PyXAI

Contrastive Reasons

Unlike abductive explanations that explain why an instance $x$ is classified as belonging to a given class, contrastive explanations explain why $x$ has not been classified by the ML model as expected.

Let $f$ be a Boolean function represented by a decision tree $T$, $x$ be an instance and $p$ the prediction of $T$ on $x$ ($f(x) = p$), a contrastive reason for $x$ is a term $t$ such that:

$t \subseteq t_{x}$, $t_{x} \setminus t$ is not an implicant of $f$ ;
for every $\ell \in t$, $t \setminus {\ell}$ does not satisfy this previous condition (that is, $t$ is minimal w.r.t. set inclusion).

Formally, a contrastive reason for $x$ is a subset $t$ of the characteristics of $x$ that is minimal w.r.t. set inclusion among those such that at least one instance $x’$ that coincides with $x$ except on the characteristics from $t$ is not classified by the decision tree as $x$ is.
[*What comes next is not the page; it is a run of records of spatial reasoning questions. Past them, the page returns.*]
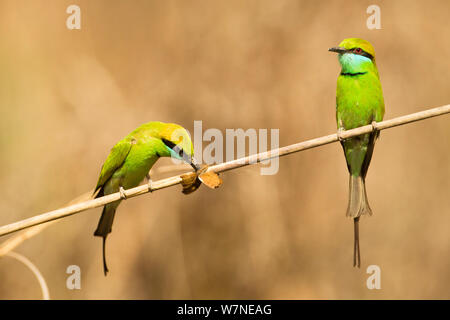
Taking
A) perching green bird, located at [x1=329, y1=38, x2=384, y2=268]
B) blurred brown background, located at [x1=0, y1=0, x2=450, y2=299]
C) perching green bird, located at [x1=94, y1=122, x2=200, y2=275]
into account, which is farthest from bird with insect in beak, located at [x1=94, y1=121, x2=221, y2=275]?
perching green bird, located at [x1=329, y1=38, x2=384, y2=268]

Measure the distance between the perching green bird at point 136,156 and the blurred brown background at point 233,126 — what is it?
0.55 metres

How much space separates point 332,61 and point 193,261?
1983 millimetres

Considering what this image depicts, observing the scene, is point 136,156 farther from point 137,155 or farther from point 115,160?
point 115,160

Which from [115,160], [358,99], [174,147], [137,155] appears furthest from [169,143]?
[358,99]

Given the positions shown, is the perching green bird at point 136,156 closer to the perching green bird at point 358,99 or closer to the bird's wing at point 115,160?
the bird's wing at point 115,160

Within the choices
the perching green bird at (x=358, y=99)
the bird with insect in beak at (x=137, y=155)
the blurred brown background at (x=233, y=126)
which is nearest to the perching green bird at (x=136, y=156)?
the bird with insect in beak at (x=137, y=155)

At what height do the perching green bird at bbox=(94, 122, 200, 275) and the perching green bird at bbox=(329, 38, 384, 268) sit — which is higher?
the perching green bird at bbox=(329, 38, 384, 268)

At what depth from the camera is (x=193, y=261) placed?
4.51 meters

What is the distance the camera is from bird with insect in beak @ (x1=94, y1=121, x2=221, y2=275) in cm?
337

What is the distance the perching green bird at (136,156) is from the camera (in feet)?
11.2

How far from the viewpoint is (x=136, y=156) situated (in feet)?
12.0

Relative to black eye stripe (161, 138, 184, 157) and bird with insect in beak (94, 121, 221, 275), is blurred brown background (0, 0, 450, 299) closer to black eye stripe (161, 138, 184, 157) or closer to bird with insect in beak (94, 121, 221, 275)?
bird with insect in beak (94, 121, 221, 275)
In a simple way, a contrastive reason represents the adjustments in the features that we have to do to change the prediction for an instance.

A contrastive reason is minimal w.r.t. set inclusion, i.e., there is no subset of this reason which is also a contrastive reason. A minimal contrastive reason for $x$ is a contrastive reason for $x$ that contains a minimal number of literals. In other words, a minimal contrastive reason has a minimal size.

More information about contrastive reasons can be found in the paper On the Explanatory Power of Decision Trees.

<ExplainerDT Object>.contrastive_reason(*, n=1):
Extracts the contrastive reasons for an instance by taking the literals of the binary representation in the CNF formula associated with the decision tree and the given instance. Returns `n` sufficient reasons sorted by increasing size for the current instance in a `Tuple` (when `n` is set to 1, does not return a `Tuple` but just the reason). Supports the excluded features. The reasons are in the form of binary variables, you must use the `to_features` method if you want a representation based on the features considered at start.
n `Integer` `explainer.ALL`: The desired number of contrastive reasons. Sets this to `Explainer.ALL` to request all reasons. Default value is 1.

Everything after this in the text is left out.